Why did Google say no?
The ethical question was an important factor in Maven’s early years, when Google was the program’s first AI contractor.
In 2018, more than 3,000 employees signed an open letter protesting the company’s involvement, arguing that the contract crossed the line. Several engineers resigned.
Google refused to renew the contract when the contract expired and subsequently published AI principles explicitly excluding any participation in weapons systems.
The episode exposed a fault line in Silicon Valley between engineers who saw autonomous targeting as an ethical red line and defense officials who saw it as essential.
Most recently, Google removed restrictions from its AI policy and said it was leaning more toward national security work. The Pentagon said Google, along with xAI and OpenAI, would be close to replacing Claude in Maven.
What is Palantir’s role?
In 2024, Palantir – founded in part with CIA seed funding and built from the start around government intelligence work – entered the space vacated by Google.
The company has reportedly become Maven’s primary technology contractor, and its AI now forms the operational backbone of the program.
Palantir CEO Alex Karp explicitly defines the issues.
“It’s a rich, poor world,” he said at a recent event at Palantir, arguing that it was important for the West to acquire capabilities that the rest of the world lacked.
A system that compresses a kill chain from hours to seconds renders an adversary obsolete, he said.
How did it go?
The Pentagon and Palantir declined to comment on Maven’s performance in the current war with Iran.

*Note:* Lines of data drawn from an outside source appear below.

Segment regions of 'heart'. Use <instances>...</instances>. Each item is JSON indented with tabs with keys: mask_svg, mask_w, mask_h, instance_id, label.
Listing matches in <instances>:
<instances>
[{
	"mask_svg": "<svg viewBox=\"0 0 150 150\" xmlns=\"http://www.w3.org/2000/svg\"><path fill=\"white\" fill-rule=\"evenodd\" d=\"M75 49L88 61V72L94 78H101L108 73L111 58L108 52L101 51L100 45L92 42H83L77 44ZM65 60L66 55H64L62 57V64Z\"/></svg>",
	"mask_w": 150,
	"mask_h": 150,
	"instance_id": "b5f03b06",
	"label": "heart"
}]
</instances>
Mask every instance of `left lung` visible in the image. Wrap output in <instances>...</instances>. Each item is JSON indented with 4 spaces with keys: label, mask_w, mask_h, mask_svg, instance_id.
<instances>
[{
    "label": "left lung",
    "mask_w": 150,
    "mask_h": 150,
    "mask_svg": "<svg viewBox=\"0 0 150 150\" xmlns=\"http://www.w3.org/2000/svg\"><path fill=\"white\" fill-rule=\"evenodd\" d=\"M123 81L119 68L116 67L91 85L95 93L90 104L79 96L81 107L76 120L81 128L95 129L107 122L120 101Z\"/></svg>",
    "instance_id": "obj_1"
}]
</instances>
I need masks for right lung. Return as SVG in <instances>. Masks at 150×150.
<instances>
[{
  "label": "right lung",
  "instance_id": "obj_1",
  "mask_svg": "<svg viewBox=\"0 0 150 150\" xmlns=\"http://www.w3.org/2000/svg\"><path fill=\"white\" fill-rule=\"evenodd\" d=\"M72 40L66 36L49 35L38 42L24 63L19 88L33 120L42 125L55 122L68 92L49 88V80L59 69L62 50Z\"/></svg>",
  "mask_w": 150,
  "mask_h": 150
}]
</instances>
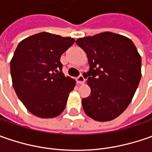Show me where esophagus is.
<instances>
[{
  "instance_id": "34e87169",
  "label": "esophagus",
  "mask_w": 152,
  "mask_h": 152,
  "mask_svg": "<svg viewBox=\"0 0 152 152\" xmlns=\"http://www.w3.org/2000/svg\"><path fill=\"white\" fill-rule=\"evenodd\" d=\"M85 78L84 77V75H83V74L79 75V77L77 78V82H78L79 84H80V85L85 84Z\"/></svg>"
}]
</instances>
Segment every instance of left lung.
I'll use <instances>...</instances> for the list:
<instances>
[{
  "mask_svg": "<svg viewBox=\"0 0 152 152\" xmlns=\"http://www.w3.org/2000/svg\"><path fill=\"white\" fill-rule=\"evenodd\" d=\"M90 64L91 95L82 99L85 114L99 122L111 121L131 102L141 78V56L130 39L113 32L79 38Z\"/></svg>",
  "mask_w": 152,
  "mask_h": 152,
  "instance_id": "8db88e82",
  "label": "left lung"
}]
</instances>
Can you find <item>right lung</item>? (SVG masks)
Here are the masks:
<instances>
[{"label": "right lung", "mask_w": 152, "mask_h": 152, "mask_svg": "<svg viewBox=\"0 0 152 152\" xmlns=\"http://www.w3.org/2000/svg\"><path fill=\"white\" fill-rule=\"evenodd\" d=\"M74 41L41 32L19 42L10 61L12 81L18 97L33 115L52 118L64 111L76 82L64 76L60 58Z\"/></svg>", "instance_id": "obj_1"}]
</instances>
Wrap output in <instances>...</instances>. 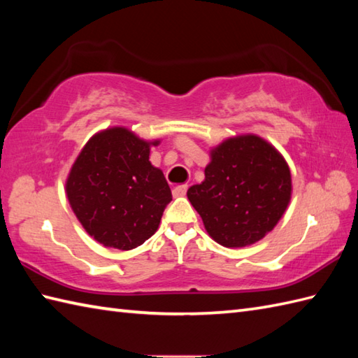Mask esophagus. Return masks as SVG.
<instances>
[{
  "label": "esophagus",
  "instance_id": "1",
  "mask_svg": "<svg viewBox=\"0 0 358 358\" xmlns=\"http://www.w3.org/2000/svg\"><path fill=\"white\" fill-rule=\"evenodd\" d=\"M187 192V185H181V186H177L172 191L173 196H185Z\"/></svg>",
  "mask_w": 358,
  "mask_h": 358
}]
</instances>
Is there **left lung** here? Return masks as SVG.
<instances>
[{
	"label": "left lung",
	"mask_w": 358,
	"mask_h": 358,
	"mask_svg": "<svg viewBox=\"0 0 358 358\" xmlns=\"http://www.w3.org/2000/svg\"><path fill=\"white\" fill-rule=\"evenodd\" d=\"M286 159L260 136L227 138L210 150L204 181L187 199L208 234L224 248L254 245L271 232L291 201Z\"/></svg>",
	"instance_id": "obj_1"
}]
</instances>
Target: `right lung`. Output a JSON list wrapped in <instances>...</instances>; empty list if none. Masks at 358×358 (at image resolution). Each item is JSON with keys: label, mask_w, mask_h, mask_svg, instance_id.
<instances>
[{"label": "right lung", "mask_w": 358, "mask_h": 358, "mask_svg": "<svg viewBox=\"0 0 358 358\" xmlns=\"http://www.w3.org/2000/svg\"><path fill=\"white\" fill-rule=\"evenodd\" d=\"M126 127L95 134L75 159L66 195L86 232L106 248L131 250L158 229L172 200L163 172L149 162L150 146Z\"/></svg>", "instance_id": "1"}]
</instances>
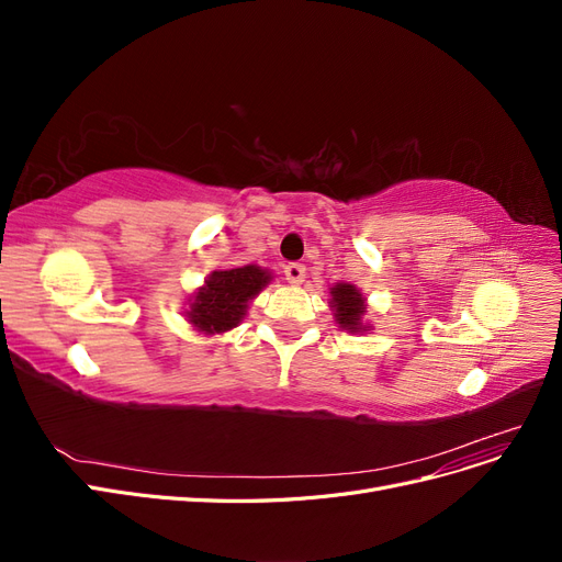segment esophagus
Here are the masks:
<instances>
[{
    "mask_svg": "<svg viewBox=\"0 0 562 562\" xmlns=\"http://www.w3.org/2000/svg\"><path fill=\"white\" fill-rule=\"evenodd\" d=\"M285 281L293 283V285H300L304 281V277H307V267L300 265V262H291L285 265Z\"/></svg>",
    "mask_w": 562,
    "mask_h": 562,
    "instance_id": "esophagus-1",
    "label": "esophagus"
}]
</instances>
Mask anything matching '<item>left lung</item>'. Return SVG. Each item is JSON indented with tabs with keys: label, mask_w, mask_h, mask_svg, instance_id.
<instances>
[{
	"label": "left lung",
	"mask_w": 562,
	"mask_h": 562,
	"mask_svg": "<svg viewBox=\"0 0 562 562\" xmlns=\"http://www.w3.org/2000/svg\"><path fill=\"white\" fill-rule=\"evenodd\" d=\"M330 307L339 328L349 333H363L370 328V323L363 321L368 304L359 288L351 283H337L330 288Z\"/></svg>",
	"instance_id": "8db88e82"
}]
</instances>
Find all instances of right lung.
Returning <instances> with one entry per match:
<instances>
[{"instance_id":"add662e5","label":"right lung","mask_w":562,"mask_h":562,"mask_svg":"<svg viewBox=\"0 0 562 562\" xmlns=\"http://www.w3.org/2000/svg\"><path fill=\"white\" fill-rule=\"evenodd\" d=\"M269 281L271 274L258 265H246L225 271L217 269L190 297V310L184 312L187 321L199 333H227L239 326L248 312V302Z\"/></svg>"}]
</instances>
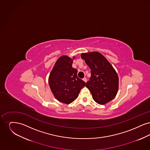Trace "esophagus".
Here are the masks:
<instances>
[{
    "mask_svg": "<svg viewBox=\"0 0 150 150\" xmlns=\"http://www.w3.org/2000/svg\"><path fill=\"white\" fill-rule=\"evenodd\" d=\"M83 80L85 81V82H86L87 81V79H86V78H84L83 79Z\"/></svg>",
    "mask_w": 150,
    "mask_h": 150,
    "instance_id": "esophagus-1",
    "label": "esophagus"
}]
</instances>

The US strikes were carried out at a sustained pace, and it can be assumed that Maven’s ability to speed up the targeting and firing process played a central role.
According to the Center for Strategic and International Studies, after three weeks, the US strike campaign has settled into a rate of between 300 and 500 targets per day.
During the first 24 hours of Operation Epic Fury, U.S. forces struck more than 1,000 targets, including a school located in a building previously used as a military compound, according to various media reports. Iran said the attack killed 168 children aged between seven and 12 and injured many others.